A principal meta do novo presidente do Supremo Tribunal Federal, ministro Carlos Velloso, é retomar com firmeza a defesa da magistratura brasileira.

Ele assumiu vocalizando o sentimento de irritação de seus colegas contra as posições assumidas pelo seu antecessor, Celso de Mello – que voltou-se vigorosamente em seu mandato contra os interesses corporativos da classe.

Em seu discurso de posse, claro e direto, Velloso defendeu o efeito vinculante que obrigaria todos os juízes do país a decidir de acordo com as súmulas do STF. A subordinação, afirmou, poderia ser estendida a todos os tribunais superiores.

Leia a íntegra do discurso do novo presidente do STF, ministro Carlos Velloso

“Este é um momento excepcional de minha vida. Volto ao passado e, nas dobras do tempo, deparo com o jovem estudante mal saído da adolescência que, visitando o Rio de Janeiro, quis conhecer o Supremo Tribunal, Casa que o seu pai, juiz do interior de Minas, ensinara a admirar. Todavia, não vestido convenientemente, a sua entrada no templo estava vedada. Mas o moço não se conformou e disse ao guarda que lhe barrava o ingresso, que viera de longe para conhecer o Supremo Tribunal. O homem se comoveu, de certa forma tal como ocorrido no episódio do guarda do estádio que Ortega Y Gasset se utilizou para exemplificar, em concreto, a tese de que a lógica do Direito é a lógica do razoável, e mandou que eu fosse pela escada principal e, no seu topo, à direita, veria eu o Plenário, onde os ministros estavam reunidos, em sessão. Mas se algum deles o vir, vou expulsá-lo daqui, acrescentou. O bom homem tornara-se meu cúmplice na transgressão do regulamento vigente até hoje. O guarda de Ortega Y Gasset fizera coisa semelhante e passara à história do Direito. No topo das escadas, pude ver o Supremo Tribunal reunido. Queria ficar um pouco mais, o coração batendo forte. O policial, entretanto, mandou-me embora. E foi assim o meu primeiro encontro com esta Casa. Cerca de quarenta e cinco anos após, depositário da confiança dos meus pares, sou investido na presidência da Casa que Levi Carneiro considerava ser “a jóia das instituições republicanas.

__Listagem__.
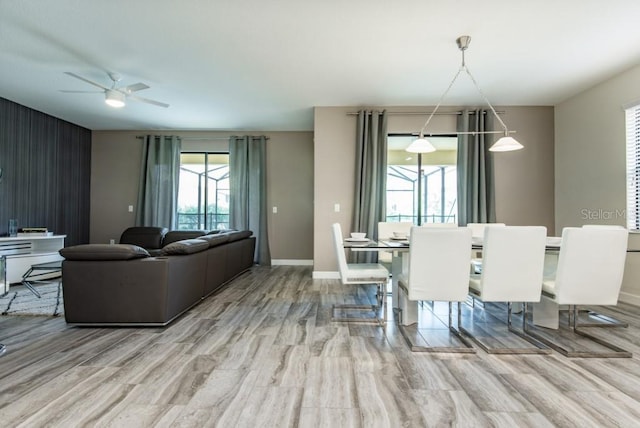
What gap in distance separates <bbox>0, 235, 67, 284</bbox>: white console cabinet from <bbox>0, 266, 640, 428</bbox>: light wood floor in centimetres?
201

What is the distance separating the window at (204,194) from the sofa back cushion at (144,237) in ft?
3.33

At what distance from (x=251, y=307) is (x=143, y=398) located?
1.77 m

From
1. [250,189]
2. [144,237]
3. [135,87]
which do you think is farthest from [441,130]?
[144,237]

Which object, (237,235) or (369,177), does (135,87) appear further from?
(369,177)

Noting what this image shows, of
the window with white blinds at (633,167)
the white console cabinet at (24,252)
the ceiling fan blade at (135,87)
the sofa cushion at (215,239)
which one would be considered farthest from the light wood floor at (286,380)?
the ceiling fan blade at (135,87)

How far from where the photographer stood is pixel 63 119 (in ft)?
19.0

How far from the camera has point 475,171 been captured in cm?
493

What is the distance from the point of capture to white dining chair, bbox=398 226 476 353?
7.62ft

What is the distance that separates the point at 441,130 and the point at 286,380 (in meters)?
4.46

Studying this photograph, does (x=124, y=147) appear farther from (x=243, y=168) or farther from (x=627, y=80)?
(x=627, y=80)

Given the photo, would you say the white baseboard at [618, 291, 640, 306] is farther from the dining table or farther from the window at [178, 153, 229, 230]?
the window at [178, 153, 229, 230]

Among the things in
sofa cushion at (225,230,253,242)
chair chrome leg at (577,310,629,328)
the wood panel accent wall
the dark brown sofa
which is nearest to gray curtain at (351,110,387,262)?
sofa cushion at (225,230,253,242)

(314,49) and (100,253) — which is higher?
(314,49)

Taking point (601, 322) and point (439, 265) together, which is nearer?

__Exercícios propostos__.
1. Transcreva na íntegra, sem nenhuma alteração, o texto sobre a posse de Carlos Velloso.
2. Por favor, extraia da listagem as linhas que vão da que contém "Among the things in" até o fim da listagem, reproduzindo-as sem alterações.

__Respostas__.
1.
A principal meta do novo presidente do Supremo Tribunal Federal, ministro Carlos Velloso, é retomar com firmeza a defesa da magistratura brasileira.

Ele assumiu vocalizando o sentimento de irritação de seus colegas contra as posições assumidas pelo seu antecessor, Celso de Mello – que voltou-se vigorosamente em seu mandato contra os interesses corporativos da classe.

Em seu discurso de posse, claro e direto, Velloso defendeu o efeito vinculante que obrigaria todos os juízes do país a decidir de acordo com as súmulas do STF. A subordinação, afirmou, poderia ser estendida a todos os tribunais superiores.

Leia a íntegra do discurso do novo presidente do STF, ministro Carlos Velloso

“Este é um momento excepcional de minha vida. Volto ao passado e, nas dobras do tempo, deparo com o jovem estudante mal saído da adolescência que, visitando o Rio de Janeiro, quis conhecer o Supremo Tribunal, Casa que o seu pai, juiz do interior de Minas, ensinara a admirar. Todavia, não vestido convenientemente, a sua entrada no templo estava vedada. Mas o moço não se conformou e disse ao guarda que lhe barrava o ingresso, que viera de longe para conhecer o Supremo Tribunal. O homem se comoveu, de certa forma tal como ocorrido no episódio do guarda do estádio que Ortega Y Gasset se utilizou para exemplificar, em concreto, a tese de que a lógica do Direito é a lógica do razoável, e mandou que eu fosse pela escada principal e, no seu topo, à direita, veria eu o Plenário, onde os ministros estavam reunidos, em sessão. Mas se algum deles o vir, vou expulsá-lo daqui, acrescentou. O bom homem tornara-se meu cúmplice na transgressão do regulamento vigente até hoje. O guarda de Ortega Y Gasset fizera coisa semelhante e passara à história do Direito. No topo das escadas, pude ver o Supremo Tribunal reunido. Queria ficar um pouco mais, o coração batendo forte. O policial, entretanto, mandou-me embora. E foi assim o meu primeiro encontro com esta Casa. Cerca de quarenta e cinco anos após, depositário da confiança dos meus pares, sou investido na presidência da Casa que Levi Carneiro considerava ser “a jóia das instituições republicanas.

2.
Among the things in
sofa cushion at (225,230,253,242)
chair chrome leg at (577,310,629,328)
the wood panel accent wall
the dark brown sofa
which is nearest to gray curtain at (351,110,387,262)?
sofa cushion at (225,230,253,242)

(314,49) and (100,253) — which is higher?
(314,49)

Taking point (601, 322) and point (439, 265) together, which is nearer?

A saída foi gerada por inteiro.